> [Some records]
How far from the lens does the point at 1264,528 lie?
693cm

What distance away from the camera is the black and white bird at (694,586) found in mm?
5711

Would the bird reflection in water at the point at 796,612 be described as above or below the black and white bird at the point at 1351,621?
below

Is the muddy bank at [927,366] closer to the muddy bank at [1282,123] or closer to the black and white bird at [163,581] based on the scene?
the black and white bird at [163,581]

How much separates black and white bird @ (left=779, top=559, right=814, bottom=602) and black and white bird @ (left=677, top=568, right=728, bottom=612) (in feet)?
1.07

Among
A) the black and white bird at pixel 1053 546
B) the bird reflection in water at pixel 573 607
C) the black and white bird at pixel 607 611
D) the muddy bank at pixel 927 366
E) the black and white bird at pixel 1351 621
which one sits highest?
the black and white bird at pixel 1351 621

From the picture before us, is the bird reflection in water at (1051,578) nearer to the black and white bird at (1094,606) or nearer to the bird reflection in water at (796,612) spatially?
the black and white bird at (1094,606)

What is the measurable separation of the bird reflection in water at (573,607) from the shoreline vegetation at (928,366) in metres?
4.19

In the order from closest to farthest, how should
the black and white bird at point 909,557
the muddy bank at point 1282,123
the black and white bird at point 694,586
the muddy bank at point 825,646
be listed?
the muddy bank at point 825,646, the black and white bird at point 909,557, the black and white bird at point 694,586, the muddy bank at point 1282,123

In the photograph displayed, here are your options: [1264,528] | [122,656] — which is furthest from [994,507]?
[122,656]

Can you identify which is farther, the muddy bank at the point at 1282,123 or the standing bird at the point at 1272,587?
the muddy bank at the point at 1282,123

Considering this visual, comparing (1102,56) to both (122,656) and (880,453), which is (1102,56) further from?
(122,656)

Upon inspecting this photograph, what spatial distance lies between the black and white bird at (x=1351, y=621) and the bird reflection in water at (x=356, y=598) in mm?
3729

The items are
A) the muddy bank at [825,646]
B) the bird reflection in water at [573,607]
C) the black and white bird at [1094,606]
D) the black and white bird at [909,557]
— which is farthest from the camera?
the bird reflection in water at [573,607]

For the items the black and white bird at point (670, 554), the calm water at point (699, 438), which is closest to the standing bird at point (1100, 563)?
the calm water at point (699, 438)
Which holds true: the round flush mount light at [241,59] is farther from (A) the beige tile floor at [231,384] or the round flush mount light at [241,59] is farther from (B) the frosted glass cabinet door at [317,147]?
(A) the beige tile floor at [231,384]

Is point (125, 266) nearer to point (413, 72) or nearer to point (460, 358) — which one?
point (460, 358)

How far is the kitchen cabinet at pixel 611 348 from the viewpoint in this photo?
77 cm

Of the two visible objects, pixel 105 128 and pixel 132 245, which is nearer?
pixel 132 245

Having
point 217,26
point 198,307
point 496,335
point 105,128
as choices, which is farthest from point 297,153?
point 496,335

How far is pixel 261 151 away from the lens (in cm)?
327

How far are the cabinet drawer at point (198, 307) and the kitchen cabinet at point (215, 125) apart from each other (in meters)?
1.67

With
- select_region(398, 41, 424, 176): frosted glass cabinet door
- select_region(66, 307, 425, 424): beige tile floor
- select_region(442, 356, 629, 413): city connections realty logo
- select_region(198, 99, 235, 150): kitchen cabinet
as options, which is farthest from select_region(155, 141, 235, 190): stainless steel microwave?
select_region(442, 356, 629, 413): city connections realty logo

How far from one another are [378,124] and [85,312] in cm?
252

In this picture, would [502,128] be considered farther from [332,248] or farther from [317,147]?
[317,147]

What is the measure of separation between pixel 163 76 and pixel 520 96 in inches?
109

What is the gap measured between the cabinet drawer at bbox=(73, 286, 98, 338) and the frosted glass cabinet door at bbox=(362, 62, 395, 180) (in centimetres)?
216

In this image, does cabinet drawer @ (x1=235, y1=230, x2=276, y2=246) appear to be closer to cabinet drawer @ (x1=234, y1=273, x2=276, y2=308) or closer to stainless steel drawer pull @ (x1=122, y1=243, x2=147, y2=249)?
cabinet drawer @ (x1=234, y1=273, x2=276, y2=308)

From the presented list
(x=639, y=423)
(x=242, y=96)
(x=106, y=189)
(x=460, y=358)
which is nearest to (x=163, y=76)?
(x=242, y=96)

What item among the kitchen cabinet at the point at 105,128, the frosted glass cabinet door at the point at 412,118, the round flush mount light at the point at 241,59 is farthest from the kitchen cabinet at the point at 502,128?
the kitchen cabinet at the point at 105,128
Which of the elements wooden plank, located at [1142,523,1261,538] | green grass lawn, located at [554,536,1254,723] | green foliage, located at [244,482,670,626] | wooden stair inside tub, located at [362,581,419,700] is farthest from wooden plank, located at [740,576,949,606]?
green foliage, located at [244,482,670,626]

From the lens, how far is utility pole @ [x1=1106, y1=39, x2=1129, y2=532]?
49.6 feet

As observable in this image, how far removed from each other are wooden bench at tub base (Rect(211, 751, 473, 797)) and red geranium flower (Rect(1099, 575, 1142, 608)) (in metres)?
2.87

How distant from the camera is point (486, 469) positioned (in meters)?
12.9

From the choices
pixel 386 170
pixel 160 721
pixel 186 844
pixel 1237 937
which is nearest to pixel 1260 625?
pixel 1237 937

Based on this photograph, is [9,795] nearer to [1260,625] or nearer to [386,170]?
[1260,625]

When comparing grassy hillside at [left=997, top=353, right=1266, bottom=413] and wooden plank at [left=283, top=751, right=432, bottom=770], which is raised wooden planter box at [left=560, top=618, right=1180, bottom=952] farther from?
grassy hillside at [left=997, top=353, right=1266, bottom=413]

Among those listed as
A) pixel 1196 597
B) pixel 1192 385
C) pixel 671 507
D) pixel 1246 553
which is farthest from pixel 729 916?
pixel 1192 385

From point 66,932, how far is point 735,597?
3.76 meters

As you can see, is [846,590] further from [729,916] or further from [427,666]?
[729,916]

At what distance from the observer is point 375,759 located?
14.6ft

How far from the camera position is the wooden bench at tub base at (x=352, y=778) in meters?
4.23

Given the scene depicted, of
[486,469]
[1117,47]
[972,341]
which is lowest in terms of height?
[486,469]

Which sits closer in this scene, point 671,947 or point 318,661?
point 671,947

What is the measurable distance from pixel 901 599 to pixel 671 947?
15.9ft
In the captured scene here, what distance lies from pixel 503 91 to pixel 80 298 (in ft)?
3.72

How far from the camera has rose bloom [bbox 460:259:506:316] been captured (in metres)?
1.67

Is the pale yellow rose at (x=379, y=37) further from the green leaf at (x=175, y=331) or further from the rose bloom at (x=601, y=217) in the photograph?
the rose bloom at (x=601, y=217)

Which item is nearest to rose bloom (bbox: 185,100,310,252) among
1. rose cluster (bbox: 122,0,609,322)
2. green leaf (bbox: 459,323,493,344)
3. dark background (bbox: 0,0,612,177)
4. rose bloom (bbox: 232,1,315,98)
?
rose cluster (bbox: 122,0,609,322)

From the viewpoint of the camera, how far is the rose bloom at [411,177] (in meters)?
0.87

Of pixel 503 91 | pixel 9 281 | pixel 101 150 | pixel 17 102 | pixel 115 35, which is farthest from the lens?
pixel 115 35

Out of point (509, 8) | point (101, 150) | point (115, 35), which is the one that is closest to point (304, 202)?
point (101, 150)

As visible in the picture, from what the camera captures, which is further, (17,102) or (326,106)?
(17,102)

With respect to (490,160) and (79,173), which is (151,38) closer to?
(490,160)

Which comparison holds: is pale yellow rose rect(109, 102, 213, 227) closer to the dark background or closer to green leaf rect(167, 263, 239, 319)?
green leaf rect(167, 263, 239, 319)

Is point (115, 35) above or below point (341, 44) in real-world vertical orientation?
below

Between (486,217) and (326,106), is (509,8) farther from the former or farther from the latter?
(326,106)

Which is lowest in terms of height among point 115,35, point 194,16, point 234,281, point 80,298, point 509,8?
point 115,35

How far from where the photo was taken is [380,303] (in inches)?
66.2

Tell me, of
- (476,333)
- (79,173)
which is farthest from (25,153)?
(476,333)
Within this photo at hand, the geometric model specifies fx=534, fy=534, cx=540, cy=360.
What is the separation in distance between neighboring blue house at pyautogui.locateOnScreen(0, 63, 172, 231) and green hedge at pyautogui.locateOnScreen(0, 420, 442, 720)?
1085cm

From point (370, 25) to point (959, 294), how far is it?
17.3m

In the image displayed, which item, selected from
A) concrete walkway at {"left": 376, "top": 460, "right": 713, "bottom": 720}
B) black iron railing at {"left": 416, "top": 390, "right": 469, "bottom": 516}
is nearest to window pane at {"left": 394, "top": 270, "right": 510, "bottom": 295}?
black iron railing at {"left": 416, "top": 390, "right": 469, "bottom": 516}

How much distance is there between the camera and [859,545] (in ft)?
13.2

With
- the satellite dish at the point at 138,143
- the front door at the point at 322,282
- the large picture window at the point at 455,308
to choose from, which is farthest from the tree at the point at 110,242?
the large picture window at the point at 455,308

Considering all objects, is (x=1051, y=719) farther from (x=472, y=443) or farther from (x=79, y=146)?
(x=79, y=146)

> [Task objective]
Give back exactly the lines from the line containing "From point (370, 25)" to the end of the entries, and no other lines.

> [Correct answer]
From point (370, 25) to point (959, 294), how far is it?
17.3m

In the image displayed, which item, selected from
A) concrete walkway at {"left": 376, "top": 460, "right": 713, "bottom": 720}
B) black iron railing at {"left": 416, "top": 390, "right": 469, "bottom": 516}
is nearest to window pane at {"left": 394, "top": 270, "right": 510, "bottom": 295}?
black iron railing at {"left": 416, "top": 390, "right": 469, "bottom": 516}

How much distance is there between the camera and [859,545] (in ft)?
13.2

With
- the satellite dish at the point at 138,143
- the front door at the point at 322,282
- the large picture window at the point at 455,308
to choose from, which is farthest from the tree at the point at 110,242?
the large picture window at the point at 455,308

Considering all objects, is (x=1051, y=719) farther from (x=472, y=443) or farther from (x=79, y=146)?
(x=79, y=146)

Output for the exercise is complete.